Istruzioni da seguire: Trascrivi parola per parola la parte del brano sui permessi speciali per i migranti in Ticino che va da "Un caso drammatico, questo, che" a "di SOS Ticino.".

Brano estratto:
========================

Un caso drammatico, questo, che purtroppo non rappresenta un unicum. «Abbiamo avuto un utente, qui in Ticino, che aveva un tumore ed era in fin di vita. Ha chiesto il permesso di andare in Turchia a salutare le figlie e gli è stato negato», racconta Benzoni di SOS Ticino.

Una burocrazia spietata - «Per ottenere questi permessi speciali bisogna avere il via libera sia del Cantone sia della Segreteria di Stato della Migrazione. E riceverlo non è facile», spiega l'assistente sociale. «Occorre presentare svariati documenti che spesso per i nostri utenti, anche con il nostro aiuto, sono difficili da reperire». Le autorità chiedono, ad esempio, un documento nazionale, «ma molti migranti finiscono per perderlo durante il viaggio». Alcuni, addirittura, «non l’hanno mai avuto» perché non sono stati registrati regolarmente nel loro Paese di origine. E i casi particolari non mancano: «L’ambasciata afghana in Svizzera non rilascia più nuovi passaporti da un anno: dopo il ritorno al potere dei talebani non hanno infatti più ricevuto i libretti sui quali devono essere stampati». Per quanto concerne i casi relativi a una malattia va poi presentato un certificato medico, ma «non di rado le patologie descritte vengono giudicate come non sufficientemente gravi per giustificare il viaggio».

========================

Dati registrati:
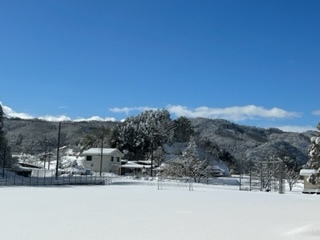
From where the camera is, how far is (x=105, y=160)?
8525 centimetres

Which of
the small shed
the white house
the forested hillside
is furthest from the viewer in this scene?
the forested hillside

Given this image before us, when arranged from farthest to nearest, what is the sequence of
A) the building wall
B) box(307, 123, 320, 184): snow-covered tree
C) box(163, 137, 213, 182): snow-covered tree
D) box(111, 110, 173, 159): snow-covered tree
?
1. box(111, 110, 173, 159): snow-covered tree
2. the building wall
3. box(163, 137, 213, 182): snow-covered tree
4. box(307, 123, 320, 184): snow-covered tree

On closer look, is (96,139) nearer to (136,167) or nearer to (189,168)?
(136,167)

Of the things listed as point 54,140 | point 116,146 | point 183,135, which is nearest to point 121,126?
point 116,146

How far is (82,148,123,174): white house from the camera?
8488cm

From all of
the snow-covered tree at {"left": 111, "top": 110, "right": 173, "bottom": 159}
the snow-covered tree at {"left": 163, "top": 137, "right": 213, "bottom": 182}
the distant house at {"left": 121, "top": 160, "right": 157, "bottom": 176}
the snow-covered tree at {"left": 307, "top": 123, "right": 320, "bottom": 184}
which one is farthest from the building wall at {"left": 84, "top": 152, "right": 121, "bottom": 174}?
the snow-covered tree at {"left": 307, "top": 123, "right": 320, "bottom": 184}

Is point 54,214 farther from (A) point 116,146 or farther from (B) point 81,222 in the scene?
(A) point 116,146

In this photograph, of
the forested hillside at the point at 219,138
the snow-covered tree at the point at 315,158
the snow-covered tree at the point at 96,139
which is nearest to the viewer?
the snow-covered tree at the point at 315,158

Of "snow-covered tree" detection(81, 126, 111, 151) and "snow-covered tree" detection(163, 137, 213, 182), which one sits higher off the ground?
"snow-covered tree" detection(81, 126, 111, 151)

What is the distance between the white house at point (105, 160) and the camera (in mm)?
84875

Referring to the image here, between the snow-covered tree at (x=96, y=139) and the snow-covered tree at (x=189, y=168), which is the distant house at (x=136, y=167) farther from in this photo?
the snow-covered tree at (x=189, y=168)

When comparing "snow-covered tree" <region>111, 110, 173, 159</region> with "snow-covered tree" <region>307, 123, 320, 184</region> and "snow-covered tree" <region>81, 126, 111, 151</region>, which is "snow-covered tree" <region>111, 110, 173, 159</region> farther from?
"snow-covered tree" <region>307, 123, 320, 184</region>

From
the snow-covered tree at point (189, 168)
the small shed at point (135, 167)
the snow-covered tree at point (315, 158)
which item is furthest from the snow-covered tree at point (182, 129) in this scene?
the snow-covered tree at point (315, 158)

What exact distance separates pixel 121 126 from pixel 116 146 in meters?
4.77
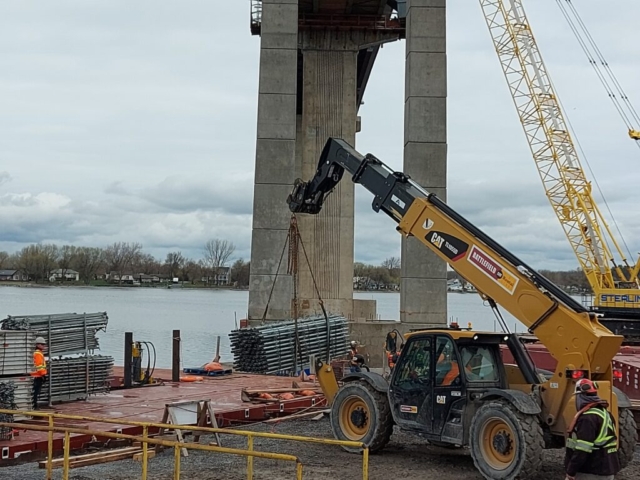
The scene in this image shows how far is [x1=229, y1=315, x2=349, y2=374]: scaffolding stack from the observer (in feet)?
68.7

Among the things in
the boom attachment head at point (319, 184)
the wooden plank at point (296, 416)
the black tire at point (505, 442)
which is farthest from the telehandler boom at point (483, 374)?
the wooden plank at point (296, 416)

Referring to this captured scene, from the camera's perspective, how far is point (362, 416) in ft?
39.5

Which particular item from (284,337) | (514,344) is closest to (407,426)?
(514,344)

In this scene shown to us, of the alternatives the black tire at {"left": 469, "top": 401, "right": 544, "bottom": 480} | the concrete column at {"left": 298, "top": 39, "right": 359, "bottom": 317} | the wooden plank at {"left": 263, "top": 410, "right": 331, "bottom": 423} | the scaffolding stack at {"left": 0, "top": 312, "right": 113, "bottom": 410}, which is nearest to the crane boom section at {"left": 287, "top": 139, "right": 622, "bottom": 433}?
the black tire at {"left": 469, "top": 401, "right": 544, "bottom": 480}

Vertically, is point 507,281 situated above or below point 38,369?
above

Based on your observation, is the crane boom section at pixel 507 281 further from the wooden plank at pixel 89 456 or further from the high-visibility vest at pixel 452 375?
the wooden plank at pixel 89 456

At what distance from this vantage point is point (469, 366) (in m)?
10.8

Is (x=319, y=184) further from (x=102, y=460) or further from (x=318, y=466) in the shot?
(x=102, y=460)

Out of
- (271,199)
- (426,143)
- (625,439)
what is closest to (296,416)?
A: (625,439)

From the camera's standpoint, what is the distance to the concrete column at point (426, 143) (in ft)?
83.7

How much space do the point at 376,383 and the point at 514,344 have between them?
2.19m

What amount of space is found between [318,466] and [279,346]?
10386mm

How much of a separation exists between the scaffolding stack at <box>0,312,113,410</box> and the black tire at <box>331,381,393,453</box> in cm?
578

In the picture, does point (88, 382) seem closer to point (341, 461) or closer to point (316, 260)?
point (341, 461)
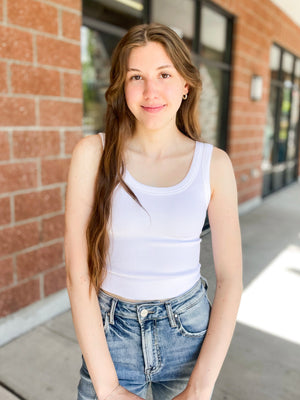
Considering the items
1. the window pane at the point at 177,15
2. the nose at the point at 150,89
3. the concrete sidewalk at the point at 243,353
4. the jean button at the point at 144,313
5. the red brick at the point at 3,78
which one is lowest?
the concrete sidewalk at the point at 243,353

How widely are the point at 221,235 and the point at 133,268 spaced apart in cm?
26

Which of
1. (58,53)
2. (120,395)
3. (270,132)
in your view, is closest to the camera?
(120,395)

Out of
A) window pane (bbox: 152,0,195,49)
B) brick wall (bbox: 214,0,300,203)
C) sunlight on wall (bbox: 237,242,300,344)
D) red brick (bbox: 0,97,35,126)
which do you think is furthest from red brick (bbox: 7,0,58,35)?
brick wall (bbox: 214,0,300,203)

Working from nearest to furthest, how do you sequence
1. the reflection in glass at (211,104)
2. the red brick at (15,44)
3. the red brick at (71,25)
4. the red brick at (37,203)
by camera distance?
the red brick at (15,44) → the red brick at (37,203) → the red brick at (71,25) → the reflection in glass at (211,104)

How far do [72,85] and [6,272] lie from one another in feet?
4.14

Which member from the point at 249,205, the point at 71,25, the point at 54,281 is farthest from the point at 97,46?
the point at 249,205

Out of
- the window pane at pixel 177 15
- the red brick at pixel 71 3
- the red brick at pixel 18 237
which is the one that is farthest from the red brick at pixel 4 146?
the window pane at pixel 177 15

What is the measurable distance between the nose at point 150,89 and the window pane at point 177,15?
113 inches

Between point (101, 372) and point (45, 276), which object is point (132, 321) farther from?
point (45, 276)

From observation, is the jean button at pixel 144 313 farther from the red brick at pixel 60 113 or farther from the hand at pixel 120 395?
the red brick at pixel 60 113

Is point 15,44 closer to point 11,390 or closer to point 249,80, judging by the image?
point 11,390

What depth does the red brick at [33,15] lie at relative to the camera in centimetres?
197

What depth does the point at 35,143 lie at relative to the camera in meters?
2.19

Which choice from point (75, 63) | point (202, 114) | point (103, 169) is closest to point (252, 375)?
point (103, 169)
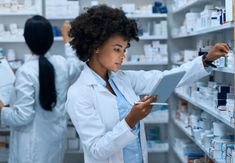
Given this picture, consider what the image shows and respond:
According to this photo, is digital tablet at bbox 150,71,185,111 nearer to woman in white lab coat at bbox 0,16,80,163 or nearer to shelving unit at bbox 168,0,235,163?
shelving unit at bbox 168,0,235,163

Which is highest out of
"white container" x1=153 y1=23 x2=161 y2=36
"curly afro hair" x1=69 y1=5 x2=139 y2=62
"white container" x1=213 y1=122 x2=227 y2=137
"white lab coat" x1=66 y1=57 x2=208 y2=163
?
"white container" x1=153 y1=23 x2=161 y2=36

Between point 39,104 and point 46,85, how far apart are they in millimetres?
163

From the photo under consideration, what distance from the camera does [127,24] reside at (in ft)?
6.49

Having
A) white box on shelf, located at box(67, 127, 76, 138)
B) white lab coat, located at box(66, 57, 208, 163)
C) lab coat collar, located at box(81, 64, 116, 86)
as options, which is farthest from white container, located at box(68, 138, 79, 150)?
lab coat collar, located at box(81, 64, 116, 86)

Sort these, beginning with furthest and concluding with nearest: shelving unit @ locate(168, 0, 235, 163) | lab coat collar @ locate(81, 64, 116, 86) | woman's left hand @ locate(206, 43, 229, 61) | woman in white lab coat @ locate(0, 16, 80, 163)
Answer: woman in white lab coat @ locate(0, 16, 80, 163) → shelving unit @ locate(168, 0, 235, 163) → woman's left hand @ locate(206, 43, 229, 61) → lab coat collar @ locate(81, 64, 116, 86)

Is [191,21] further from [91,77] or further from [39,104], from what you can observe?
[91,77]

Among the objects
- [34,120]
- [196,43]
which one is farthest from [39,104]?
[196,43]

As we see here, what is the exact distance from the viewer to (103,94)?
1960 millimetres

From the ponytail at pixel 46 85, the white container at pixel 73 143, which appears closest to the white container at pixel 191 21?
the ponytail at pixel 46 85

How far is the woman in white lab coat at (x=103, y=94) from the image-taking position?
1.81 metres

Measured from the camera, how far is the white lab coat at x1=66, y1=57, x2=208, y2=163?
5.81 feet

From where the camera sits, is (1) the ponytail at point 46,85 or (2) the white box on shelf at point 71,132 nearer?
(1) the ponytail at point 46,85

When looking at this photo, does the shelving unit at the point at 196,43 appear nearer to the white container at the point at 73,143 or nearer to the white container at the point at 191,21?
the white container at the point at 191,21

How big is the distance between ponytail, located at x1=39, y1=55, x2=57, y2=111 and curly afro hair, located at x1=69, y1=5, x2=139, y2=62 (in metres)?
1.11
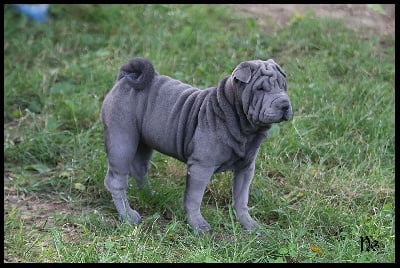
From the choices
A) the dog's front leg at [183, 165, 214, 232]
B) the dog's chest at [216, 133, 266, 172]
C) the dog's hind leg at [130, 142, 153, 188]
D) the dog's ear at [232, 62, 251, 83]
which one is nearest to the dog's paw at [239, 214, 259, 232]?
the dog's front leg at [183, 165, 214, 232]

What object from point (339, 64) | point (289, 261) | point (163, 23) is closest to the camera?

========================

Compito svolto:
Un caso drammatico, questo, che purtroppo non rappresenta un unicum. «Abbiamo avuto un utente, qui in Ticino, che aveva un tumore ed era in fin di vita. Ha chiesto il permesso di andare in Turchia a salutare le figlie e gli è stato negato», racconta Benzoni di SOS Ticino.